Sumber tegangan – jenis, contoh, rumus

Apa itu sumber tegangan?

Sumber tegangan adalah salah satu jenis generator gaya gerak listrik (ggl), yang memasok daya ke pembawa muatan dari rangkaian listrik ke tegangan atau tegangan tetap dan diatur oleh sumber yang sama, terlepas dari impedansi rangkaian.

Jenis lain dari sumber gaya gerak listrik (ggl) adalah sumber arus , yang mengirimkan energi ke rangkaian sedemikian rupa sehingga, terlepas dari resistansi rangkaian, arus listrik tetap stabil.

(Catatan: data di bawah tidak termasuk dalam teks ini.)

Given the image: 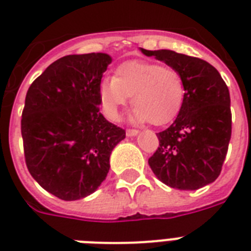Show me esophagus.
Listing matches in <instances>:
<instances>
[{
  "label": "esophagus",
  "mask_w": 251,
  "mask_h": 251,
  "mask_svg": "<svg viewBox=\"0 0 251 251\" xmlns=\"http://www.w3.org/2000/svg\"><path fill=\"white\" fill-rule=\"evenodd\" d=\"M139 133L137 129H127L126 130V135L127 137H134V135H137V134Z\"/></svg>",
  "instance_id": "1"
}]
</instances>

Sumber tegangan komputer, yang memasok tegangan arus searah yang stabil sebesar 5 volt dan 12 volt untuk memberi daya pada rangkaian dan perangkat yang berbeda yang sama

Sumber tegangan nyata selalu terbatas pada rentang operasi, yaitu beroperasi antara rentang tegangan minimum dan maksimum dan antara rentang arus minimum dan maksimum.

Gaya dari sumber pada dasarnya adalah produk dari tegangan maksimum dan arus maksimum yang dapat pasokan. Oleh karena itu, sumber tegangan yang beroperasi pada tegangan maksimum yang sama dapat lebih atau kurang kuat, tergantung pada arus maksimum yang mereka suplai ke rangkaian yang mereka berikan.

Jenis sumber tegangan

Sumber tegangan dapat terdiri dari dua jenis:

  • Arus searah
  • Arus bolak-balik.

Baterai dan baterai

Di antara sumber tegangan arus searah adalah sel volta atau baterai.

Dalam sel dan baterai, energi dihasilkan dari reaksi kimia yang menghasilkan pertukaran muatan listrik antara reaktan.

Generator dan alternator

Alternator dan generator adalah salah satu sumber tegangan bolak-balik.

Sumber energi mereka berasal dari mekanik, misalnya:

  • Gaya yang diterapkan pada engkol atau katrol yang terhubung ke generator diubah menjadi arus bolak-balik.
  • Di bendungan pembangkit listrik tenaga air, energi potensial dari air yang jatuh menggerakkan turbin.
  • Pada roda dayung yang digerakkan oleh arus sungai, energi kinetik roda tersebut ditransfer ke generator.

Rangkaian penyearah dan inverter

Baterai bukan satu-satunya sumber tegangan arus searah, karena sumber daya DC dapat diperoleh dari penyearahan arus bolak-balik dari jaringan listrik rumah tangga atau industri. Ini adalah kasus dengan sumber tegangan internal di komputer desktop dan transformator atau regulator eksternal di komputer laptop.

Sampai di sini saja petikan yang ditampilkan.